2017-2022
ANR PROFITEROLE (PRocessing Old French Instrumented TExts for the Representation Of Language Evolution)
Responsable scientifique IHRIM : Serge HEIDEN (IHRIM UM 5317, ENS de Lyon)
Responsable scientifique : Sophie PREVOST (LATTICE UMR 8094, CNRS)
Partners
- Lattice (UMR 8094, ENS Paris/ Univ. Paris Sorbonne Nouvelle) : S. Prévost (resp.), I. Tellier, K. Gerdes, A. Stein, T. Rainsford
- LLF (UMR 7110, Univ. Paris Diderot) : B. Crabbé (resp.), B. Sagot, E. de la Clergerie, M. Constant, R. Garnier
- IHRIM (UMR 5317, ENS Lyon) : S. Heiden (resp), C. Guillot, A. Lavrentiev
Abstract
The PROFITEROLE has three main goals that fall within the fields of linguistics and Natural Language Processing (NLP). These three goals are closely correlated. First, modeling morphological and syntactic aspects of the diachronic evolution of French. Second, targeting the development of a methodology to explore and annotate heterogeneous linguistic data while providing automatic analysers for various stages of the French language. Finally, expanding linguistic resources for French, by building a large annotated corpus (1 million words) of Medieval French (9th-15th centuries) and morphological lexicons (plus NLP tools) covering several stages of French.
The Medieval period constitutes a critical period for the study of the evolution of French. It is indeed during this period that most core morphological and syntactic changes were initiated and began to spread throughout the language. Focusing on this chronological span therefore allows us to achieve a better insight into the evolution of French and a better understanding of certain mechanisms of change that have also taken place in other languages. Material constraints have so far limited data mining or other extensive analyses of French diachronic text collections, which call for a partially automated utilization of the data. This holds true especially for the Medieval period. The emergence in 2013 of the Syntactic Reference Corpus of Medieval French has opened up new perspectives for both linguistic and NLP issues. SRCMF is an Old French (9th-13th) treebank annotated with fine-grained syntactic dependency structures, with each of the 251,000 words carrying a manually checked POS tag and a syntactic function.

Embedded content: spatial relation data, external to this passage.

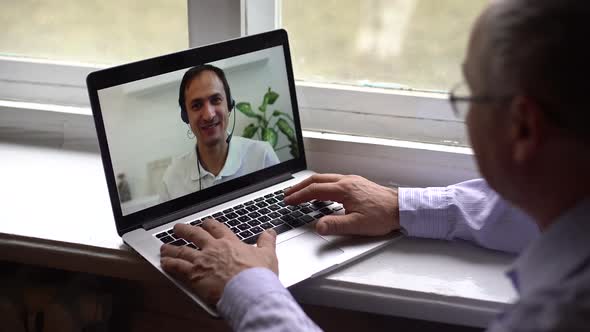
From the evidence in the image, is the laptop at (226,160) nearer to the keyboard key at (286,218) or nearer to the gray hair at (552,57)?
the keyboard key at (286,218)

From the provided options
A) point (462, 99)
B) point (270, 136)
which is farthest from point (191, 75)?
point (462, 99)

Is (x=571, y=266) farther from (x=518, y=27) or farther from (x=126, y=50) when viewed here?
(x=126, y=50)

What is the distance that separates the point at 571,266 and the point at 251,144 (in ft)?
2.08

Old French is characterized by much greater variation than Modern French on both the grapho-phonetic and syntactic levels. This variation must be conceived as internal to the language, although the variation can also be seen as external as it operates between texts of different external variables (such as date, dialect, domain-genre, form, or register), with the date being the main parameter for variation. The SRCMF is a highly conducive field for the study of variation in its internal and external dimensions, in addition to the possible correlations between the two – a hitherto understudied domain of syntax, especially with regard to the progressive fixation of word order in the history of French, which will be our main linguistic focus. The complexity of the task involves the use of sophisticated statistical and computer technologies. The strong variation in Medieval French complicates the identification and grasping of its successive stages, while also being a critical factor for the passage from one stage to the other. A significant increase in processed data is therefore crucial for a better understanding of language change. Yet, this same multi-heterogeneity of the data proves a major challenge for processing an automatic text enrichment.
Building on the SRCMF and on the diachronic morphological lexicons designed throughout the project, we will develop an annotation methodology capable of processing this variability, by exploring two distinct approaches in order to do so. The first relies on manually crafted symbolic parsers and the second is based on Machine Learning. These automatic analysis tools and resources, accurately and easily configurable for various stages of Medieval French, will thus serve to automatically explore and annotate additional Old French plain texts. All the annotated data and tools will provide new and valuable linguistic insights for the study of diachronic variation, and will more generally contribute to our understanding of multiple heterogeneous data and its computerized processing, both for past stages of French as well as present-day stages of languages.
The collaboration of international specialists in historical linguistics, digital humanities and natural language processing is an important asset for the success of this project.